What to work on:
Extract each line of the listing below that contains the word "furthest".

Data to process:
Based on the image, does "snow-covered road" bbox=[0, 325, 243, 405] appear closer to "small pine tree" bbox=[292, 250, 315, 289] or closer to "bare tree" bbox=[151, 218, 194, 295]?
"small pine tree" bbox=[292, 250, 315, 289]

--

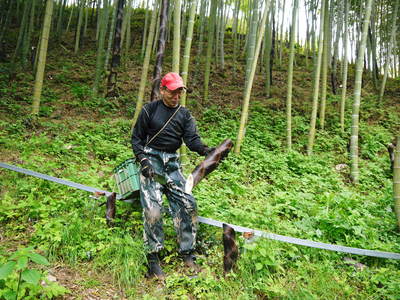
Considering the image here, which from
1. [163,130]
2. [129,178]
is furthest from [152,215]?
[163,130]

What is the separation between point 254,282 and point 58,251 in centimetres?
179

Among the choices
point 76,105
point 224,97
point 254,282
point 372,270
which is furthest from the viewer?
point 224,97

Reply to the task:
is furthest from [152,215]?
which is furthest from the viewer?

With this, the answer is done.